With such a huge cast of characters, even after the purges of episodes three and five, each arc needs time to be completed. Which means that, for all the exciting hypotheses flying about, ‘The Iron Throne’ could only ever be something akin to the last half an hour of The Return Of The King. If you came prepared for that, you’ll most likely be pleased with the results; if you came for one last enormous spectacle, you’ll be crushed like a Northman at the Battle of the Bastards.
This eighth season hasn’t been Game Of Thrones finest (that’s probably season three), but it has been the best since the show moved beyond George R.R. Martin’s books. It’s defied expectation in many ways, particularly in the early removal of the White Walkers as a threat and Dany’s acceleration towards tyranny, and allowed itself enough room to indulge in the verbose interactions that remain the show’s strongest suit. But when it comes down to it, the question that everyone wanted answered was: “Who will sit on the Iron Throne?” Dany? Jon? Sansa? Umm… Bran?

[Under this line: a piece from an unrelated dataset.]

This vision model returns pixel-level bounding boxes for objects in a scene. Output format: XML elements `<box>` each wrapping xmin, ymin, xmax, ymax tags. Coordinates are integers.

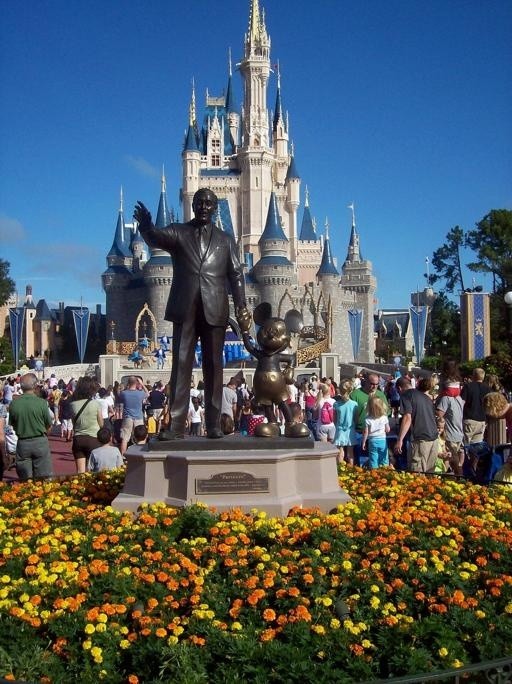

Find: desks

I’m fairly confident that anyone who got Bran in the office pool would have just discarded their slip of paper in disgust. Once Tyrion gets arrested by Daenerys, things progress at light speed. He tries to convince Jon that Dany can’t be allowed to rule, Jon goes to Dany, protests about the King’s Landing slaughter, embraces her passionately and stabs her in the heart. The scene is brilliantly handled, the camera just lingering high enough that we can’t be sure who’s stabbed who until the blood starts to run from Dany’s nose. My only complaint would be the heavy-handed symbolism of a grieving Drogon smelting the throne into molten goo.
Tyrion is brought before a council of the Lords and Ladies of Westeros. As they bicker over who should be king, Tyrion suggests Bran and somehow everyone goes for it, nobody protesting that he’s done little more than linger around creeping people out all season. Sansa insists the North will stay independent, which Bran wisely agrees to (nobody’s ever going to mess with Sansa again), Tyrion becomes Bran’s hand and Jon gets banished back to the Night’s Watch for murdering the queen.

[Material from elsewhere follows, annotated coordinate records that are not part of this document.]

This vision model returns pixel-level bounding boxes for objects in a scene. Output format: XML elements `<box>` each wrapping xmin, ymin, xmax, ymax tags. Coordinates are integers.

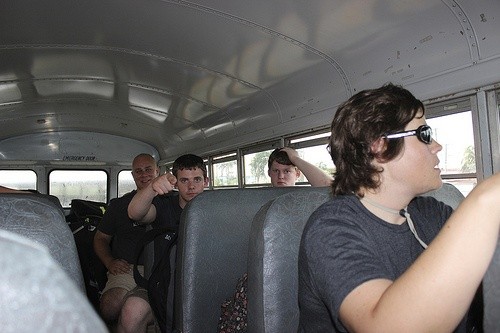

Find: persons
<box><xmin>268</xmin><ymin>147</ymin><xmax>335</xmax><ymax>188</ymax></box>
<box><xmin>0</xmin><ymin>186</ymin><xmax>42</xmax><ymax>194</ymax></box>
<box><xmin>295</xmin><ymin>83</ymin><xmax>500</xmax><ymax>333</ymax></box>
<box><xmin>93</xmin><ymin>153</ymin><xmax>161</xmax><ymax>333</ymax></box>
<box><xmin>116</xmin><ymin>154</ymin><xmax>209</xmax><ymax>333</ymax></box>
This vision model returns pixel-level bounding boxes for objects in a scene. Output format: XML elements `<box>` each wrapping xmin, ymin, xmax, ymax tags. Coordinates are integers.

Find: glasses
<box><xmin>380</xmin><ymin>125</ymin><xmax>434</xmax><ymax>145</ymax></box>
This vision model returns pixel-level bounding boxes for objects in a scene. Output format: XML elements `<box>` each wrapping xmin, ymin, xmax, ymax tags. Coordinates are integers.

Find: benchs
<box><xmin>0</xmin><ymin>189</ymin><xmax>110</xmax><ymax>333</ymax></box>
<box><xmin>143</xmin><ymin>183</ymin><xmax>500</xmax><ymax>333</ymax></box>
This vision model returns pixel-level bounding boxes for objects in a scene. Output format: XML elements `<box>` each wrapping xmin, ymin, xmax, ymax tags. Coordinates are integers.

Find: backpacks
<box><xmin>216</xmin><ymin>271</ymin><xmax>248</xmax><ymax>333</ymax></box>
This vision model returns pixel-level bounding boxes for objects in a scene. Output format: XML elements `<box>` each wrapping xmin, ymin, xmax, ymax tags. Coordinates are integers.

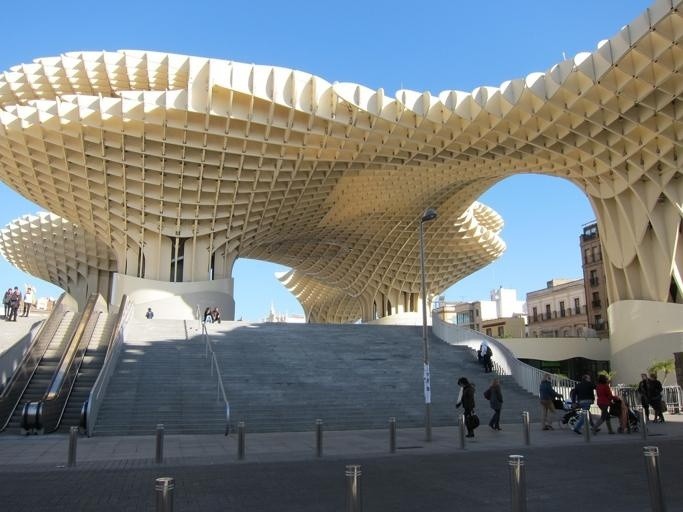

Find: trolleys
<box><xmin>553</xmin><ymin>394</ymin><xmax>585</xmax><ymax>430</ymax></box>
<box><xmin>609</xmin><ymin>396</ymin><xmax>641</xmax><ymax>432</ymax></box>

If you’re judging ‘The Iron Throne’ on its own merits, there’s much to enjoy. The conversations between Jon and Tyrion about fate, duty and love feel like classic Game Of Thrones, beautifully articulating the conflict that rages inside Jon between his love and loyalty and the ‘right thing’ to do. Benioff and Weiss allow enough space for a little humour to creep in, offsetting the unrelenting darkness of last episode. But there’s plenty of sadness too. Dany’s death is a tragic moment of grim inevitability, her most loyal subject striking the deadly blow just metres away from the throne she so desperately wanted. Jon means it when he says “You’ll always be my queen”. He chose duty over love and he’ll forever see himself as a traitor, opting to leave Westeros altogether and wander off into the wilderness with Tormund and his people.
Somehow, Jon killing Dany and Bran becoming King are the most obvious and least obvious options, respectively, but both feel like less interesting options than some that were being bandied about. Ultimately though, Daenerys and Jon achieve what they set out to. Westeros is ruled by a fair King and the wheel has been broken. This finale won’t silence the doubters who still rage on about remaking season eight, but Weiss and Benioff have brought down the curtain with grace and a definite sense of resolution. With time and perspective, it will be seen as a fitting conclusion to a game-changing series.

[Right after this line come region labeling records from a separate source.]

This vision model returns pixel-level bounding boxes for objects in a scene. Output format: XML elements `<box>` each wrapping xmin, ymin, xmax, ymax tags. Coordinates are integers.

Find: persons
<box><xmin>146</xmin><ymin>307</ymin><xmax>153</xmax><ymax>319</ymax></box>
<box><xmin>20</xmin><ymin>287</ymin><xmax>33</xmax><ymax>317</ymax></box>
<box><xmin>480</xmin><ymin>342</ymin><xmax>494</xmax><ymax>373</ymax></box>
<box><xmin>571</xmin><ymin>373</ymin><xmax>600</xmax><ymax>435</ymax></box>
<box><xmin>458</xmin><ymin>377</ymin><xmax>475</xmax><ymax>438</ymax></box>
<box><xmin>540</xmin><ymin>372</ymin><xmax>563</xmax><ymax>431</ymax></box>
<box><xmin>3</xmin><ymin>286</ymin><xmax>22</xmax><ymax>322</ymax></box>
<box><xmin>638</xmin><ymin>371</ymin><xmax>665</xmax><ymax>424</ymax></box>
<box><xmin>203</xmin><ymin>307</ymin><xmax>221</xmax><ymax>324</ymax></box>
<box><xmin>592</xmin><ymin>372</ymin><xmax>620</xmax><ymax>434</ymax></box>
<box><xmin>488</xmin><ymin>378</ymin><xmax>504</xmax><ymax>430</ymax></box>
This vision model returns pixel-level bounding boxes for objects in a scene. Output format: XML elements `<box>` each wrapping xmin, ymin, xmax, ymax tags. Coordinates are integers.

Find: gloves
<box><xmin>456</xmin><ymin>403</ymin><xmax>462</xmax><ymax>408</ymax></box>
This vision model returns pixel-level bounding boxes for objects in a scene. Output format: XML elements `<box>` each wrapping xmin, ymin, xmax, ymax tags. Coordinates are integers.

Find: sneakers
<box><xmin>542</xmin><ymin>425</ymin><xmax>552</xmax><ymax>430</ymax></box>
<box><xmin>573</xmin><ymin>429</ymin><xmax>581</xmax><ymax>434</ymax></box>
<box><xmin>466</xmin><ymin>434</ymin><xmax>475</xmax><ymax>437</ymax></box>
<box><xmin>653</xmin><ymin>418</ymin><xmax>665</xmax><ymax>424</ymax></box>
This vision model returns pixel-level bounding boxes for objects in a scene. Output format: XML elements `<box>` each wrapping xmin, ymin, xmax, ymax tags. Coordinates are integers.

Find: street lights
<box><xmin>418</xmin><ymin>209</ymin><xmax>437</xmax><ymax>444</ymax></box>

- There’s a strong suggestion that we’re in for a spin-off about Arya the sea wolf, exploring the oceans to the west of Westeros. Sign me up!
- Nice to see so many familiar faces back for the council meeting. How the hell did Edmure Tully live to the end of the series?
- Bronn is the master of coin in the new small council and unsurprisingly favours rebuilding brothels over sanitation.
- Sansa won’t even bend the knee to her own brother. The North is in good hands.
- I’m not the first person to suggest that Peter Dinklage was the show’s MVP but his performance here was absolutely perfect. I’ll miss Tyrion more than anyone.
- Farewell Game Of Thrones. Don’t listen to the petitions and the grumbling. You were wonderful.